John Quincy Adams to John Adams
Philadelphia July 10. 1794.
I arrived here last Evening, and this morning paid my Respects to the Secretary of State, who introduced me to the President.— I find that it is their wish that I should be as expeditious in my departure as possible. I told the Secretary, that the state of my own affairs would render my return to Boston previous to my departure, extremely eligible to [my]self. He enquired whether it would be indispensable. I replied that in my present situation, I could view nothing as indispensable, that could relate to my own affairs; and if the public service required it, I should be prepared to go from hence or from New-York.— He has allotted me about ten days, to spend in his office in obtaining the necessary information, and I expect it will be required of me to proceed immediately after from hence or from New-York. Of this however I am not yet certain.— I shall write again as soon as I shall have any foundation for certainty upon the subject.
If you wish to send the papers which you mentioned to me before I left Boston, it will perhaps be necessary to forward them as soon as possible. If I do not return to Boston, I suppose I shall sail in less than three weeks from this day.—
The President received a hurt at Mount-Vernon, and is this day somewhat unwell.1 I saw Mrs: Washington, and delivered to her my mother’s Letter.2 They were both very particular in their enquiries respecting her health and your’s.
Thomas is well— I have as yet paid none of my visits but those I have mentioned; and the prospect of being obliged to go so soon must quicken my pace, and now brings me to that conclusion which whether in haste or at leisure I must uniformly make, that I am in all duty and affection your Son
John Q. Adams.
RC (Adams Papers); addressed: “The Vice-President of the United States / Quincy / Massachusetts.”; endorsed: “J. Q. Adams / July 10. ansd 20. 1794”; docketed: “Philadelphia.” Some loss of text where the seal was removed.

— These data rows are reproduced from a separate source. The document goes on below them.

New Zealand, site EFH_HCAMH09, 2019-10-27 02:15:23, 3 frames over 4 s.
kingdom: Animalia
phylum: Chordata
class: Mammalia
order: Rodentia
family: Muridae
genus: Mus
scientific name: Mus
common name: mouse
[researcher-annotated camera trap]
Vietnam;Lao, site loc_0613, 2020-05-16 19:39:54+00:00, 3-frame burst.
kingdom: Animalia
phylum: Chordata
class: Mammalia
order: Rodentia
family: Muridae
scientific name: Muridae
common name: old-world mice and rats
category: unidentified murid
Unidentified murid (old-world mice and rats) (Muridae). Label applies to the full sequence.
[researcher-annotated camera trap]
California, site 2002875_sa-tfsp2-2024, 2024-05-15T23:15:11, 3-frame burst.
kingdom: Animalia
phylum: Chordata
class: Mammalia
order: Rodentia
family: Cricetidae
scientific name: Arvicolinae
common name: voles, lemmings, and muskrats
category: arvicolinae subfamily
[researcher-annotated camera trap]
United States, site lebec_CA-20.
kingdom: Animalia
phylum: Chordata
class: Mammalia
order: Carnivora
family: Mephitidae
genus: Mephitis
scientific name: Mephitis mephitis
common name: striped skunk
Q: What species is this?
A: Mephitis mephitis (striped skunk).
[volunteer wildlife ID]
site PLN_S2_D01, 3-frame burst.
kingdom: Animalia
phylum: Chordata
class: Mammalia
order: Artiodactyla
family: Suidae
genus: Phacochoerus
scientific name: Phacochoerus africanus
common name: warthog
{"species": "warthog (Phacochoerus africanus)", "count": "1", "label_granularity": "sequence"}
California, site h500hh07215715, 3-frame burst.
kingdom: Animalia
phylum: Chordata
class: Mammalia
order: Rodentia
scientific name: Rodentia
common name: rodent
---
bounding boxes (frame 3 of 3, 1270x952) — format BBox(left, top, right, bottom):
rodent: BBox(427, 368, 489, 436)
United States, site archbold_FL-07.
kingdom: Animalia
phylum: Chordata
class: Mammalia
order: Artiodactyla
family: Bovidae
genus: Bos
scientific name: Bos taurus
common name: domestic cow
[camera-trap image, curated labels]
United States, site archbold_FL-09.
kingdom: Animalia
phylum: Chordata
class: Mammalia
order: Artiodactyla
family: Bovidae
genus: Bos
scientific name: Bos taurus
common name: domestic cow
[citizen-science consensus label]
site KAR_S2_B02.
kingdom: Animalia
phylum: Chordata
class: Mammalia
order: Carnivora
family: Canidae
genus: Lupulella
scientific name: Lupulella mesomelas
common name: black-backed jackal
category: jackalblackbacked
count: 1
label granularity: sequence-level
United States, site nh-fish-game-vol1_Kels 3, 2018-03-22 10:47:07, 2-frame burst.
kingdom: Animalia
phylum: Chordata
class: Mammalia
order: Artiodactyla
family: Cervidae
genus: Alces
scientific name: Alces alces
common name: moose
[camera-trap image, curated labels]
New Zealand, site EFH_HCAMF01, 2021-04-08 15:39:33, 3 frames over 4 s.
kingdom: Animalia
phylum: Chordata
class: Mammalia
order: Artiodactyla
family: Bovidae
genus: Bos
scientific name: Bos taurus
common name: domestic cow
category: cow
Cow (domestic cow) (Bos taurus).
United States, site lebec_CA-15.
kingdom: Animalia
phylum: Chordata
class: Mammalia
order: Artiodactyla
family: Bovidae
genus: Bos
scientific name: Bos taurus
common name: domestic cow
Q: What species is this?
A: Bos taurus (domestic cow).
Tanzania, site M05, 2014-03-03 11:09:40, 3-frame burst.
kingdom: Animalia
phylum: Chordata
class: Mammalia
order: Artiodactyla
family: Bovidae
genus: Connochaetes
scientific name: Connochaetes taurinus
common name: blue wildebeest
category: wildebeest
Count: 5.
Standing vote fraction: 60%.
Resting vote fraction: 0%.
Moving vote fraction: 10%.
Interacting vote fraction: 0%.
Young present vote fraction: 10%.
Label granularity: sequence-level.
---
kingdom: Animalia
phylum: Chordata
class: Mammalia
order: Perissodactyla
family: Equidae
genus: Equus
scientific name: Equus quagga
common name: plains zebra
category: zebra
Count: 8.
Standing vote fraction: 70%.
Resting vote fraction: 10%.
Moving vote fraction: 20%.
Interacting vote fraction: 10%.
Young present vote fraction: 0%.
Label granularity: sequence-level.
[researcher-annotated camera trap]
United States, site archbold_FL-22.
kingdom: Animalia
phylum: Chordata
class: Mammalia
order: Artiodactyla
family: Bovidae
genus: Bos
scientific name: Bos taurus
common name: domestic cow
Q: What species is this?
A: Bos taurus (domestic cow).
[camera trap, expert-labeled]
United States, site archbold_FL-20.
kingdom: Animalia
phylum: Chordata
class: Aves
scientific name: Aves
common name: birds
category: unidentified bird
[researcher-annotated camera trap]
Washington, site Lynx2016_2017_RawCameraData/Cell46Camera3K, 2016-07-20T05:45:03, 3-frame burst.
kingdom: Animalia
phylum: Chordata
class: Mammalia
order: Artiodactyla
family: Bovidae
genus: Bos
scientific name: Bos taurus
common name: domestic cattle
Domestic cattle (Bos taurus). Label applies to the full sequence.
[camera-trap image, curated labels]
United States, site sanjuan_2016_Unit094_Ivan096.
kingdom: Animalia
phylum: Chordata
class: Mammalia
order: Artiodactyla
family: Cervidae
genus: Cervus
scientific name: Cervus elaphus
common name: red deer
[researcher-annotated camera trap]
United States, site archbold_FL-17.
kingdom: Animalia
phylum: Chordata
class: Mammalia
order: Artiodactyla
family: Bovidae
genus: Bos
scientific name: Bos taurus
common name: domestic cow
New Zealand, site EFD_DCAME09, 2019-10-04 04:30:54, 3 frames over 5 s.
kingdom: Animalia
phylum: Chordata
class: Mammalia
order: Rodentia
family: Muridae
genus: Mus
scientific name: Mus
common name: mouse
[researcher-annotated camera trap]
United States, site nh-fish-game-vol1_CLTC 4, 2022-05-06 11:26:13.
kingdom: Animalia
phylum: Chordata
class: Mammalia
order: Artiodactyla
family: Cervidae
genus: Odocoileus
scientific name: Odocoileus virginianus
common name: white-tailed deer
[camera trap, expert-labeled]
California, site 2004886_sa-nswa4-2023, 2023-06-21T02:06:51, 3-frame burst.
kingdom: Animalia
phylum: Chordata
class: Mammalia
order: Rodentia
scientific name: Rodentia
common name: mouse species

1. Traveling from Washington, D.C., to Mount Vernon in late June, George Washington stopped to visit the falls of the Potomac River. There, as he wrote to Henry Knox on 25 June, “my horse, whose feet had got very tender from the journey, blundered and continued blundering until by violent exertions on my part, to save him and myself from falling among the Rocks, I got such a wrench in my back, as to prevent me from mounting a horse without pain” (Washington, Writings, ed. Fitzpatrick description begins The Writings of George Washington from the Original Manuscript Sources, 1745–1799, ed. John C. Fitzpatrick, Washington, D.C., 1931–1944; 39 vols. description ends , 33:411).